Trivial plain C counterexample, where the check is seen by the compiler, but the programmer did not intend to tell the compiler that the pointer could be NULL:


/* In a header file, for config handling */
struct configs {
/* Lots of pointers to config members here, omitted */
};

#define GET_STR_CONFIG_OR_DEFAULT(config, member, default) \
    (config ? config->member ? config->member : default : default)

#define GET_INT_CONFIG_OR_DEFAULT(config, member, default)
    (config ? config->member ; default)

/* In a C file, using the header file */
void do_amazing_things(void *config) {
    int rating = GET_INT_CONFIG_OR_DEFAULT(config, rating, 0);
    char * expertise = GET_STR_CONFIG_OR_DEFAULT(config, expertise, "novice");

    /* Do the amazing things */
}

In this case, the call to GET_INT_CONFIG_OR_DEFAULT (a macro) has promised that config is not NULL because it does an early return; a compiler that doesn't optimize this will be issuing repeated NULL checks for something that it knows must be non-NULL, or complaining because the user has an unnecessary NULL check in the expansion of GET_STR_CONFIG_OR_DEFAULT.

The code the compiler sees when the preprocessor hands it off is:


struct configs {
/* Lots of pointers to config members here, omitted */
};
/* Rest of headers etc */

void do_amazing_things(void *config) {
    int rating = (config ? config->member : 0);
    char * expertise = (config ? config->member ? "expertise" : "expertise");
}

Which leads you into the question of provenance of your "always true" if statement; in this case, the compiler has to know that it knows config is not NULL because the programmer did something that's an explicit check, not a "if it's NULL, then we have UB" case, otherwise you get a noisy warning because the programmer included an unnecessary NULL check in the macro.
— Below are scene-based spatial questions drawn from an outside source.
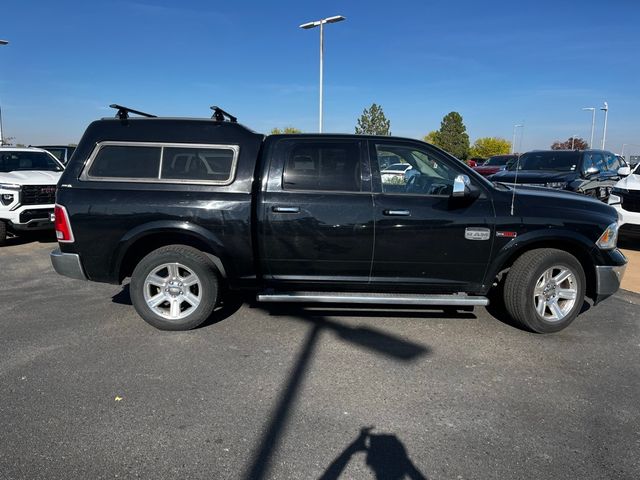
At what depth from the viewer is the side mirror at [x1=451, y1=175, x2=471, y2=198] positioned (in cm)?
415

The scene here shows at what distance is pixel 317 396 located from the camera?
3369 mm

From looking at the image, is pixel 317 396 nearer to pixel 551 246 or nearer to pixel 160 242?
pixel 160 242

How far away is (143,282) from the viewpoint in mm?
4523

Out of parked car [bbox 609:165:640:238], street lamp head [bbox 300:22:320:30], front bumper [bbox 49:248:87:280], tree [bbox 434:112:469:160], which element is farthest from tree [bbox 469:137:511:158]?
front bumper [bbox 49:248:87:280]

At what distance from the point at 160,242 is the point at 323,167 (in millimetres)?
1771

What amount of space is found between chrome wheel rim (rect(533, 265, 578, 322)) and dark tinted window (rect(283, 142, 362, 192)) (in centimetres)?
199

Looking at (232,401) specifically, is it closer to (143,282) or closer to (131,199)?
(143,282)

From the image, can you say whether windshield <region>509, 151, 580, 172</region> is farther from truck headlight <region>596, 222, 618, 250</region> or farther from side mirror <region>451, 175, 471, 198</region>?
side mirror <region>451, 175, 471, 198</region>

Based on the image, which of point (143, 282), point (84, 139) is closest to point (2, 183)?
point (84, 139)

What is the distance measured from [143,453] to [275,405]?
2.92 feet

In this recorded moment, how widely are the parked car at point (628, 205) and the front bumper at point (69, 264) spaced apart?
800 centimetres

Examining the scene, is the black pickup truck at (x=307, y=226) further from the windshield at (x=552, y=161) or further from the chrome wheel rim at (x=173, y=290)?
the windshield at (x=552, y=161)

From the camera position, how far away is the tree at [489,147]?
68938mm

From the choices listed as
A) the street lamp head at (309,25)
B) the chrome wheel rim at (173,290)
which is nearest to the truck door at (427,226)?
the chrome wheel rim at (173,290)
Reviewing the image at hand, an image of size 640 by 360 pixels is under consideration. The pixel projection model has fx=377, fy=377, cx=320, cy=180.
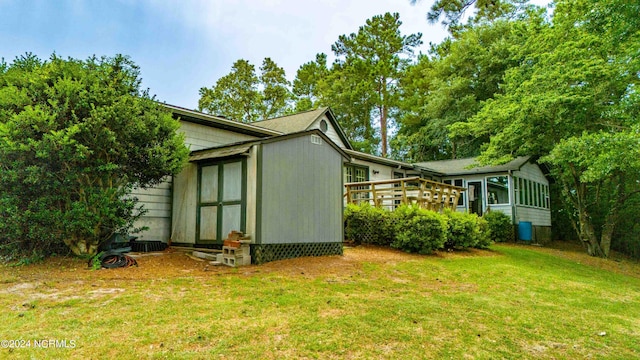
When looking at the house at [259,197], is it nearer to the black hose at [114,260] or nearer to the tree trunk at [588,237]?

But they did that because that way the macro is safe to use even if it's only used once in a function, and if the user does do:


/* In a C file, using the header file */
void do_amazing_things(void *config) {
    int rating = ((struct configs*) config)-gt;rating;
    char * expertise = GET_STR_CONFIG_OR_DEFAULT(config, expertise, "novice");

    /* Do the amazing things */
}

then the compiler will need to warn because its "config is not NULL" assumption came from "if config is NULL, then there is UB in the execution". But first we need compiler authors to get onboard with the idea that whenever UB is invoked to permit an optimization (noting that this can require you to do complex tracking to get from your low-level IR (MachineInstr in the LLVM case, for example) all the way back to C, so that you can confirm that a given decision in codegen is not causing issues because it results in bad signed overflow behaviour (for example).


to post comments

Footguns

Posted Jul 19, 2021 19:11 UTC (Mon) by mrugiero (guest, #153040) [Link] (1 responses)

> In this case, the call to GET_INT_CONFIG_OR_DEFAULT (a macro) has promised that config is not NULL because it does an early return; a compiler that doesn't optimize this will be issuing repeated NULL checks for something that it knows must be non-NULL, or complaining because the user has an unnecessary NULL check in the expansion of GET_STR_CONFIG_OR_DEFAULT.
The compiler can prove the extra check is unnecessary there. I'm not sure it would be wrong for it to complain, but it's an entirely different case than adding a test after a dereference of something you can't prove to not be NULL.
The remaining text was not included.